古泉は深くため息をついて、しぶしぶ身体を起こし、床に座り込んで携帯に手を伸ばした。
「はい。古泉です」
 表面上はまったく普段と変わりなく、古泉は電話に応対する。声の調子だけは
いつも通りだが、髪はセットが崩れ、服もかなり乱れて、頬にはまだ赤みがさしている。
俺も床から身を起こしてのぞきこんでみると、奴のソコはまだ完全に平時の状態には
戻っていなかった。
「はい。今日も彼女はお変わりありませんでしたよ。……ああ、彼が携帯の電源を
入れ忘れているらしくて、連絡が取れないとボヤいておられましたが、フォローは
しておいたので大丈夫だと思……ひゃっ!」
 いきなり、古泉はびくんと身をすくませて妙な声を上げ、あわてて自分の口を手で
ふさいだ。
 なぜかと言えば、俺がおもむろに奴のジーンズのジッパーをおろし、ソレを取り出して
舐めたからだ。
「……っいえっ! なんでもありません。
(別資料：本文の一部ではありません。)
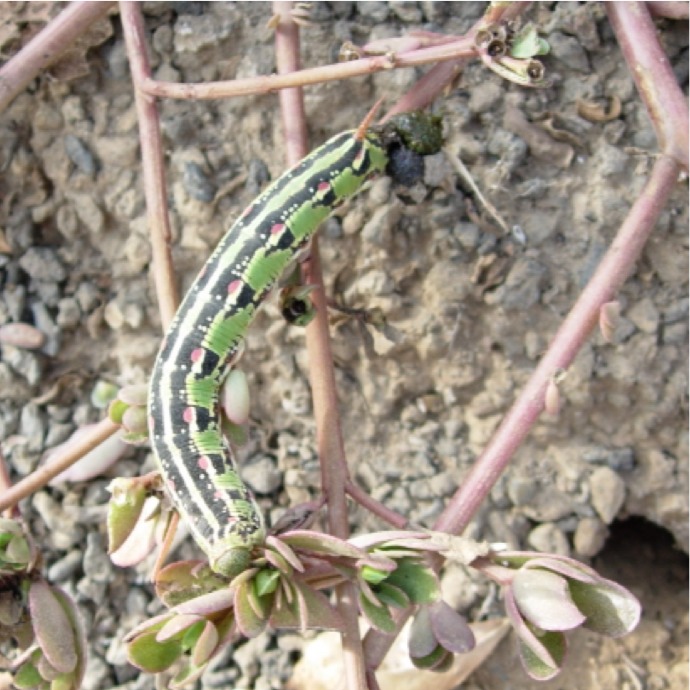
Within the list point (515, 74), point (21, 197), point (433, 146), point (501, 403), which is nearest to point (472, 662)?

ちょっと、急にくしゃみが出そうになった
だけです、だいじょうぶで……っひ」
 さらに舌を出して裏側を舐め上げてやると、古泉はぎゅっと目を閉じて、何かに
耐える顔をした。そのまま全体を咥え込みながら見上げたら、涙目になりながら唇だけで、
やめてください、と訴えかけてくる。もちろん無視して、さらに先っぽのあたりに
ちろちろと舌を這わせてやった。
「や……だい、っじょうぶ、ですっ! くしゃみが止まらない、だけで……ああ、
季節外れですが、花粉症なのかも……っく……」
 頭でもつかんでもぎ離せば、さすがに俺だって続けられはしないだろうに、古泉は
どうもそれは出来ないらしい。ひたすら耐えて平静を装いつつ、なんとか報告を終えて
通話を切った。
「あっ……あなたは、どういうつもりなんです! まったくもう!」
 さすがに怒った顔で、古泉はにらみつけてくる。が、そんなところをおっ立てたまま
怒っても、間抜けなだけだぞ。
「そんなこと言ってもしょうがないじゃないですか……!」
「いいからほら、おとなしくしろ」
 一応、手加減はしてやってたから、俺はいよいよ本腰をいれてソレを舐めはじめた。
古泉も息をつめ、声を殺し気味にあえぎながら、ぎゅっと俺の肩をつかむ手に力を込める。
「もう……わけがわからな……っあ」

 いいんだよ。わからなくて。
これは俺の、ほんのちょっとしたわがままなんだから。
 ……俺といるときに、ハルヒのことをカケラも考えてほしくない、なんて。
言えばきっとお前は困るから、言う気もない。
だからお前は、わからなくていいんだ。

「も……出ま……っ」
「んっ……」
 小さく声をあげて、古泉が果てる。
口の中に広がるなんとも言えない味の、喉にからみつく液体を飲み下しながら、
ホントに俺はどこまでおかしくなっちまうんだろう、と考えた。



 翌朝、出かける支度をしながらパソコンでメールをチェックしていた古泉が、
いきなりガクリと肩を落として頭を抱えたので、何事かと横からのぞき込んだ。
「どうした?」
「……機関から、メールが」
 開かれたメールのタイトルを見ると、そこには強調された文字で、
健康診断のお知らせ≠ニ書いてあった。

 大事にされてるようで、何よりだな。
 うん。


                                                 END
(2010.11.14 up)
いじわるキョンくん。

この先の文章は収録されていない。